-- begin Dataset rows --

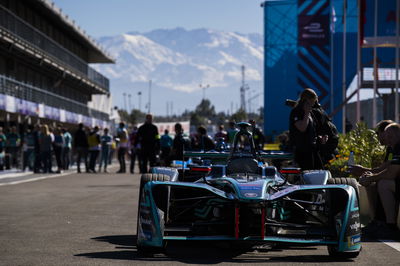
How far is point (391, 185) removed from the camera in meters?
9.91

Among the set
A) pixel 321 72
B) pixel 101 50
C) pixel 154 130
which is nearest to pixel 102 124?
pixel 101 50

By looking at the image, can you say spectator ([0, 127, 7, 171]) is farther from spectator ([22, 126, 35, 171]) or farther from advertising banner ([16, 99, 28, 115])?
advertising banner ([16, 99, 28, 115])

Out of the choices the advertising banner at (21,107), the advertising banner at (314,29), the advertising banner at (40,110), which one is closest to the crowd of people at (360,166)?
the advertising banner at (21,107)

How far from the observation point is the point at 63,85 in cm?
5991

-- end Dataset rows --
-- begin Dataset rows --

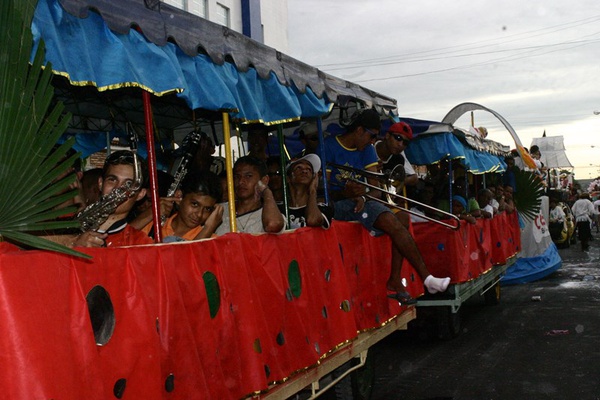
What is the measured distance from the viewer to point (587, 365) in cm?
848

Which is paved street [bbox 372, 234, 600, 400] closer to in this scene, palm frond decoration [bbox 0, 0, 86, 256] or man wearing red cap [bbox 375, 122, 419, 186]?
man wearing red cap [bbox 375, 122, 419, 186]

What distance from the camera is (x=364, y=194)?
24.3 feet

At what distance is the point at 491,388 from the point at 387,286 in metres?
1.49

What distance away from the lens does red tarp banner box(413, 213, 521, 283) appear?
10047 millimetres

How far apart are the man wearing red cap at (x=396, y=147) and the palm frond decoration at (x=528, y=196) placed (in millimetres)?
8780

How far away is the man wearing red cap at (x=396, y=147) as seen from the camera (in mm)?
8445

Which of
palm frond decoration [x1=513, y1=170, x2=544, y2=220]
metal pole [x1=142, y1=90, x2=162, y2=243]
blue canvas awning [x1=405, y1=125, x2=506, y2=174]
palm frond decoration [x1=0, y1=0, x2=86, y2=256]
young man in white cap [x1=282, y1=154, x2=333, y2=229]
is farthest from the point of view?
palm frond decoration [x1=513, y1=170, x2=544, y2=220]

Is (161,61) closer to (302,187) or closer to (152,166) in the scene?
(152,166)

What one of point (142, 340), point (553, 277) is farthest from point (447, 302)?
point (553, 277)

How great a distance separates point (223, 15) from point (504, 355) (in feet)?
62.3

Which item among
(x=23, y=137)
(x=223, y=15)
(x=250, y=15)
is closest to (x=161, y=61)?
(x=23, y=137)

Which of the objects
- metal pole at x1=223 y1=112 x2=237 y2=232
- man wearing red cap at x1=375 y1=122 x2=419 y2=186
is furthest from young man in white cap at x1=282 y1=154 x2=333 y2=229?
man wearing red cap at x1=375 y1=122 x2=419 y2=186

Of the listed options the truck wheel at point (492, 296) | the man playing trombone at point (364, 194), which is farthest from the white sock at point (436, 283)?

-- end Dataset rows --

Exercise objective
Render the part of the material that opens with the line containing "Is (161,61) closer" and closes with the line containing "Of the listed" as a numbered list, one line per item, with blank lines left out.

Response to the exercise
1. Is (161,61) closer to (302,187) or closer to (152,166) in the scene?
2. (152,166)
3. What one of point (142, 340), point (553, 277) is farthest from point (447, 302)?
4. point (553, 277)
5. How great a distance separates point (223, 15) from point (504, 355) (in feet)?
6. 62.3
7. Which item among
8. (x=23, y=137)
9. (x=223, y=15)
10. (x=250, y=15)
11. is closest to (x=161, y=61)?
12. (x=23, y=137)
13. Which of the objects
14. - metal pole at x1=223 y1=112 x2=237 y2=232
15. - man wearing red cap at x1=375 y1=122 x2=419 y2=186
16. is furthest from young man in white cap at x1=282 y1=154 x2=333 y2=229?
17. man wearing red cap at x1=375 y1=122 x2=419 y2=186
18. Of the listed options the truck wheel at point (492, 296) | the man playing trombone at point (364, 194), which is farthest from the white sock at point (436, 283)?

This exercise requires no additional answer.